Wow, guys. Do you think HE might be the ghost? Uh-DOI.
Despite a barrage of pitfalls, including a ceiling collapse (Nancy’s first head injury…awwwww), a near-heart attack, and the drugging and kidnapping of Carson Drew, Nancy forges on and eventually cracks the entire gang of ne’er-do-wells. At one point, she asks the police to be “alone” with a suspect while her father is still missing and, for a second, I thought: “Holy shit, is she going to beat a confession out of this guy?!” However, with just a few words, Nancy convinces the man to admit to his crime. Wow. That’s even more hardcore. She should totally be Chief McGinnis’ closer.

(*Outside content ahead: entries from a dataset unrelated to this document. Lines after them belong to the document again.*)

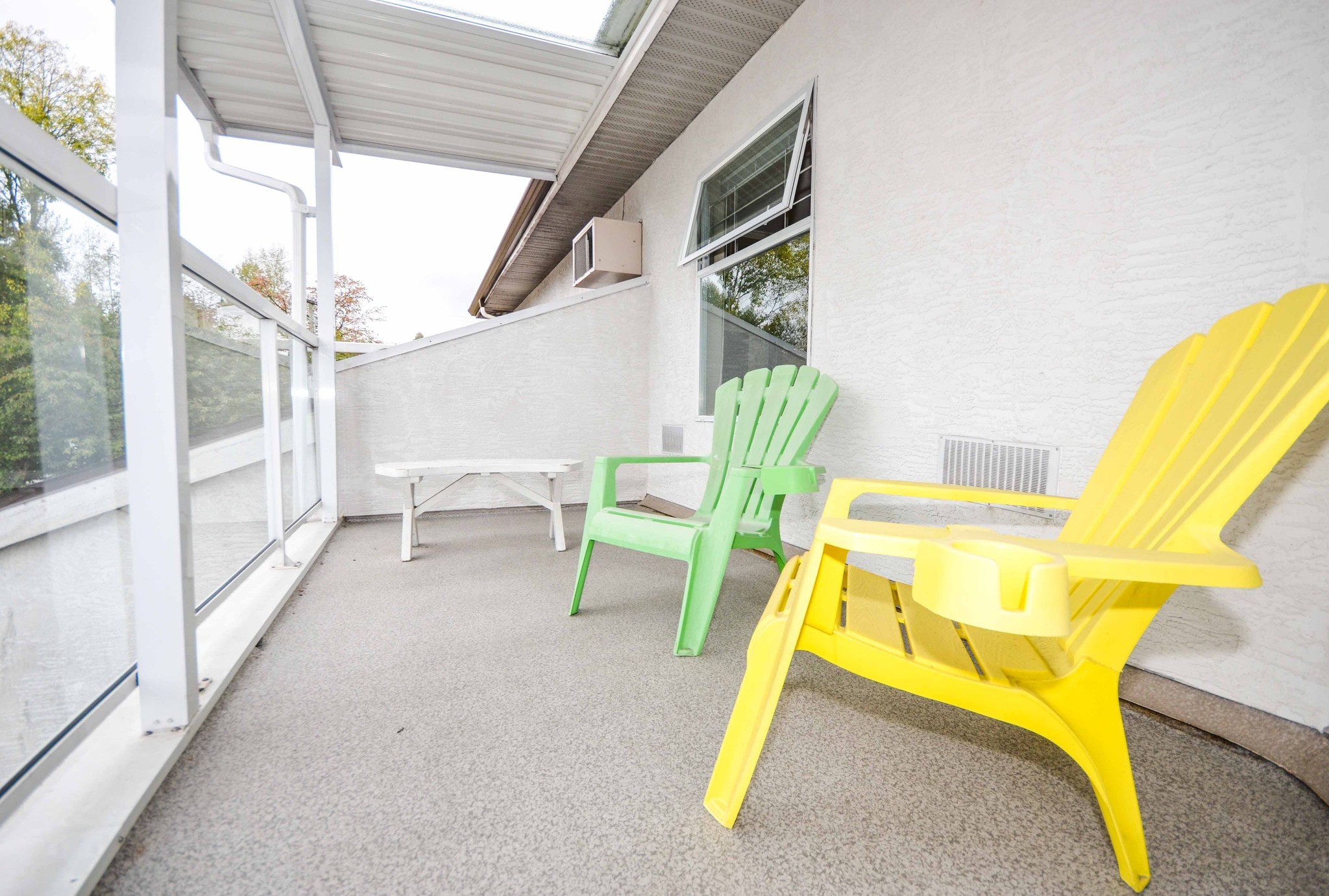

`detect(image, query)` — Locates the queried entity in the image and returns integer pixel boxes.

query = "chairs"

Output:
[699,281,1329,894]
[568,364,838,656]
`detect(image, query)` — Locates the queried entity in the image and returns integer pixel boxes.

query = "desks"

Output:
[373,459,585,563]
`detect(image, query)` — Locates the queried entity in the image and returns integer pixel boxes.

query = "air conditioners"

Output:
[572,216,643,289]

After finally discovering the underground tunnel system (including the titular hidden staircase), Nancy finds her missing father, and restores the status quo at Twin Elms. The Hidden Staircase is definitely a good one. It relied a little too heavily on the “Omigod, a noise!” shtick, with Nancy and Helen constantly making plans to check out noises, only to be tricked over and over again. I give this one 4/5.